_DO THIS_
Treat the line containing "Which object from" as the first line and the final line of the material below as the last; reproduce that range exactly.

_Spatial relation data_
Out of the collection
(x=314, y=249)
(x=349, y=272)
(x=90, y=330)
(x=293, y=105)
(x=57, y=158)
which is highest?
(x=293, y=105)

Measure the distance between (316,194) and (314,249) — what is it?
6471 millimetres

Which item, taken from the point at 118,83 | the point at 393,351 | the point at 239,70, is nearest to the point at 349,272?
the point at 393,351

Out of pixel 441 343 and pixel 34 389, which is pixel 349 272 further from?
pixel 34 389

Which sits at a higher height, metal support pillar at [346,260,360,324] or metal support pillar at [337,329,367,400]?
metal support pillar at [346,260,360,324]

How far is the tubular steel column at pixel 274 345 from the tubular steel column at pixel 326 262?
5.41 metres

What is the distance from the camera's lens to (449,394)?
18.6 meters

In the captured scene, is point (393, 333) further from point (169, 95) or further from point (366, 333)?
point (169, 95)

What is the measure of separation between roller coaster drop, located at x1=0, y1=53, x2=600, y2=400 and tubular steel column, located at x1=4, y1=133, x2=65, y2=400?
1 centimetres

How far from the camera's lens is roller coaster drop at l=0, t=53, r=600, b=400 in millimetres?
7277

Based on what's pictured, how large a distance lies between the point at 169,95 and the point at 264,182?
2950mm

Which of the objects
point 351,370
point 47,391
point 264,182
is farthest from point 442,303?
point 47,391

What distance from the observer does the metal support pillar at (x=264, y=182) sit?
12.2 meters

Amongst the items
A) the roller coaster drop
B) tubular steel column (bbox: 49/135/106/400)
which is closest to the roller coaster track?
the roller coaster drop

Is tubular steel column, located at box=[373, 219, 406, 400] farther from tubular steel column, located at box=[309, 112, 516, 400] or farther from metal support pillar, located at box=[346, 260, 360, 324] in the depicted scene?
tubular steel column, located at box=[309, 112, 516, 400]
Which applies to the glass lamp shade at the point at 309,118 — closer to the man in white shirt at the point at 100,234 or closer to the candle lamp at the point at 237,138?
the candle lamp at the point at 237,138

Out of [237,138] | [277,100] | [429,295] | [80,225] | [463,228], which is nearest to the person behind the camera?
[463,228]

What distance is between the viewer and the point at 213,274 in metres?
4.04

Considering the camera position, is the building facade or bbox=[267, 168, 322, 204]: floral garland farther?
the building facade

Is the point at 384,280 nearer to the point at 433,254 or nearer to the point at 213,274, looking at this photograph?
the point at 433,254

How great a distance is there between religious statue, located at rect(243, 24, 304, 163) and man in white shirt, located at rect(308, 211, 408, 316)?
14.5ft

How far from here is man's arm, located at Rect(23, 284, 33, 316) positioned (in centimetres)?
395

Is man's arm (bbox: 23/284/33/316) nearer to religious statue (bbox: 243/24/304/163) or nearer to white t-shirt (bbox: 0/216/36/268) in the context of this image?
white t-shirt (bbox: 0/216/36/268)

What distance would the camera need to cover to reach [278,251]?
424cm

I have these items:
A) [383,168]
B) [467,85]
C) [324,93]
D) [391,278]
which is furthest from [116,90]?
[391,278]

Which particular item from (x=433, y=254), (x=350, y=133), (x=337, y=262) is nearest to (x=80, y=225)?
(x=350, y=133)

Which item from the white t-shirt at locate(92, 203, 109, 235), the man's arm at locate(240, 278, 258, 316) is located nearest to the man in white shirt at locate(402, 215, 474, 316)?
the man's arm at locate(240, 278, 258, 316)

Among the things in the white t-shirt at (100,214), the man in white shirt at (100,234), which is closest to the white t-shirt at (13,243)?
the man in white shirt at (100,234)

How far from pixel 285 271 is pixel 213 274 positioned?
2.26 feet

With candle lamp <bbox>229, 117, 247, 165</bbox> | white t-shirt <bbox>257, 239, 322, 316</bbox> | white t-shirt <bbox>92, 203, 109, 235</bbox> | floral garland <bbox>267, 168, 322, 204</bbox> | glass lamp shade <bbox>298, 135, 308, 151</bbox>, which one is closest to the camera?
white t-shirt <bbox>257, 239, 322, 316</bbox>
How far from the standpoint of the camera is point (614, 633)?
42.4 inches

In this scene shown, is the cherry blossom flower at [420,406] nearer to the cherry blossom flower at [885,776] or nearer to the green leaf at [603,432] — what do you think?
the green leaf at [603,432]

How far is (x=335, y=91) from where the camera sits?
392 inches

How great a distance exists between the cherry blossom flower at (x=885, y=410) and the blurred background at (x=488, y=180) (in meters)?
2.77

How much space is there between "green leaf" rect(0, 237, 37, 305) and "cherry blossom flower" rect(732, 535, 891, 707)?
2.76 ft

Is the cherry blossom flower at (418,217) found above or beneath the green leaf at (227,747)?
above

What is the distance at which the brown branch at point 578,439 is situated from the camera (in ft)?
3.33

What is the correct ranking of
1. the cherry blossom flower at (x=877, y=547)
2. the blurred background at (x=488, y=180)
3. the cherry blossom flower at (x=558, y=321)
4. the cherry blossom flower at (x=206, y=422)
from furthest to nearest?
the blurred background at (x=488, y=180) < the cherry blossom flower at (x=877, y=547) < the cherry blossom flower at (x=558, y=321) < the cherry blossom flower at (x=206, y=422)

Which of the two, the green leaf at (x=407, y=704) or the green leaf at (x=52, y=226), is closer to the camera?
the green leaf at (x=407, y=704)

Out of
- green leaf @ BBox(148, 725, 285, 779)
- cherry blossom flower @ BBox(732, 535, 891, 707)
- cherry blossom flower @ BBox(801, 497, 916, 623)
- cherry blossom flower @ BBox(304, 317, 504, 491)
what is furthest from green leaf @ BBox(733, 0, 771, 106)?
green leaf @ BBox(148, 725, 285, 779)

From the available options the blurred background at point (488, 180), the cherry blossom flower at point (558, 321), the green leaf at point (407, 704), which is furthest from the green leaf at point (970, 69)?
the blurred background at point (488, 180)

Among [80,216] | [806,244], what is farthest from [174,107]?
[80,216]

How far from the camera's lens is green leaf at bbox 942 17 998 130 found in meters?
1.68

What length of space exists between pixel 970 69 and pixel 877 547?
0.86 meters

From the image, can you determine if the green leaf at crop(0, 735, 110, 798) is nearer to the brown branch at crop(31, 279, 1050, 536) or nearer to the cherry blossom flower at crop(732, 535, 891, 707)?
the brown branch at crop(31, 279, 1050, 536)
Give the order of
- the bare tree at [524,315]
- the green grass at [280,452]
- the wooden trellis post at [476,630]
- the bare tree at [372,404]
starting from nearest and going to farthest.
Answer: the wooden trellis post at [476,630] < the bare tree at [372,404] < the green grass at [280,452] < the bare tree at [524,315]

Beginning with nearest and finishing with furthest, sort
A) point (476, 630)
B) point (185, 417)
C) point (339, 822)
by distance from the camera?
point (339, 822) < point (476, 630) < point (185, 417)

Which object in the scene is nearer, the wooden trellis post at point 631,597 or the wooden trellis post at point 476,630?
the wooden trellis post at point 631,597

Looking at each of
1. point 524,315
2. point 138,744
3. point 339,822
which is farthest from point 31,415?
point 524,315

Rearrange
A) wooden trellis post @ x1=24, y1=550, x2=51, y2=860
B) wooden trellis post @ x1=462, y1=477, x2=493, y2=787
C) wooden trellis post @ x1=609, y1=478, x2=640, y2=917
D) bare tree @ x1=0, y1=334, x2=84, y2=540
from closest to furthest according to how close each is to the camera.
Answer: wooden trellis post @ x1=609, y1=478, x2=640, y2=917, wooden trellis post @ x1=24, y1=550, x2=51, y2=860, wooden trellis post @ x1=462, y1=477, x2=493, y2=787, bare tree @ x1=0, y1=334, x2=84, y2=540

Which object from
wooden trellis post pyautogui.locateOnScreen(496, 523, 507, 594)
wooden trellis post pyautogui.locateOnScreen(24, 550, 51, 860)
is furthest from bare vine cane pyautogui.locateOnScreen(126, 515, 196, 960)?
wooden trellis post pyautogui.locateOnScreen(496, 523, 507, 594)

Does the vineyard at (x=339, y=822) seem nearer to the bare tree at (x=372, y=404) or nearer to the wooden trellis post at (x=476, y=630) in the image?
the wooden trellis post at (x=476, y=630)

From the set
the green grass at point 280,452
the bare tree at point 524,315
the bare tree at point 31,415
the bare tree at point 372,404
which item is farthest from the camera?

_TASK ANSWER_
Which object from
wooden trellis post pyautogui.locateOnScreen(496, 523, 507, 594)
wooden trellis post pyautogui.locateOnScreen(24, 550, 51, 860)
is furthest from bare vine cane pyautogui.locateOnScreen(126, 515, 196, 960)?
wooden trellis post pyautogui.locateOnScreen(496, 523, 507, 594)

Does the vineyard at (x=339, y=822) seem nearer to the bare tree at (x=372, y=404) or nearer to the wooden trellis post at (x=476, y=630) in the image?
the wooden trellis post at (x=476, y=630)

From the set
the green grass at point 280,452
the bare tree at point 524,315
the bare tree at point 31,415
the bare tree at point 372,404
which item is farthest from the camera?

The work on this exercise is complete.